> **OBJECTIVE**
Translate this sentence from the issue into Spanish: "The one-hot function is a useful function in machine learning."

> **TEXT**
▼

Skip to content
New issue

Have a question about this project? Sign up for a free GitHub account to open an issue and contact its maintainers and the community.

By clicking “Sign up for GitHub”, you agree to our terms of service and privacy statement. We’ll occasionally send you account related emails.

Already on GitHub? Sign in to your account

ENH: add one-hot special function or support broadcasting in signal.unit_impulse #20442

Closed
NeilGirdhar opened this issue Apr 10, 2024 · 9 comments

Comments

@NeilGirdhar
Copy link
Contributor

NeilGirdhar commented Apr 10, 2024

The one-hot function is a useful function in machine learning. It would be really useful to have it in scipy.special, in particular, because of SciPy's commitment to support the Array API. Adding the function to scipy would mean that users of the Array API, and users of various machine learning libraries (pytorch, tensorflow, jax) could use the function.

▲

> **STORED ROWS**
▼

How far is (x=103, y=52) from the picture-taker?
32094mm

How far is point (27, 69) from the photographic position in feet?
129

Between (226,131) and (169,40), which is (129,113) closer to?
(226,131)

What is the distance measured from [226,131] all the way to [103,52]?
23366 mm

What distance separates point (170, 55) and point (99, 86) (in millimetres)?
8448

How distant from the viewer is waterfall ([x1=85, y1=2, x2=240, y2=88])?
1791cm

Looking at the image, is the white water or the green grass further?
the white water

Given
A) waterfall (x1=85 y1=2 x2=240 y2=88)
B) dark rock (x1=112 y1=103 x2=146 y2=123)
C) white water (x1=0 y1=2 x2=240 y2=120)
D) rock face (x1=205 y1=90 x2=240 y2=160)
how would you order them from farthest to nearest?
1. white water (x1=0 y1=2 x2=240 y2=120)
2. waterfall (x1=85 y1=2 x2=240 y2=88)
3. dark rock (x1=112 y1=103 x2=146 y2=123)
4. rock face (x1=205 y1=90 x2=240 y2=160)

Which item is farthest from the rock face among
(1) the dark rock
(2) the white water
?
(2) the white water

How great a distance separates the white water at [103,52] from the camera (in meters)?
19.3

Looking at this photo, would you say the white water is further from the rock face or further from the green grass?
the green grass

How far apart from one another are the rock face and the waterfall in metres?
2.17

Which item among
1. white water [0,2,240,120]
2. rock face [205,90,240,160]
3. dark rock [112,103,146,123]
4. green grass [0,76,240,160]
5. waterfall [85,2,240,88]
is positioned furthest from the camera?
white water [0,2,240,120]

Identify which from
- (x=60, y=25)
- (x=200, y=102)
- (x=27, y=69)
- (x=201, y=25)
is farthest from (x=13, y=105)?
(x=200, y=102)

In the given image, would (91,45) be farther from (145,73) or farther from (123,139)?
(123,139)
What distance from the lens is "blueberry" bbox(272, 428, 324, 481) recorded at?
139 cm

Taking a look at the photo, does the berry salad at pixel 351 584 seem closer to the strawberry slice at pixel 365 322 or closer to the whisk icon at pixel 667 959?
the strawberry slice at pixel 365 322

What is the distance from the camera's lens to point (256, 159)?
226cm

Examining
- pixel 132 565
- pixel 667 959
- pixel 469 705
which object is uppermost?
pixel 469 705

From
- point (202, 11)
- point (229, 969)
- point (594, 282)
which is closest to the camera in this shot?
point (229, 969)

▲

> **FULL OUTPUT**
La función one-hot es una función útil en el aprendizaje automático.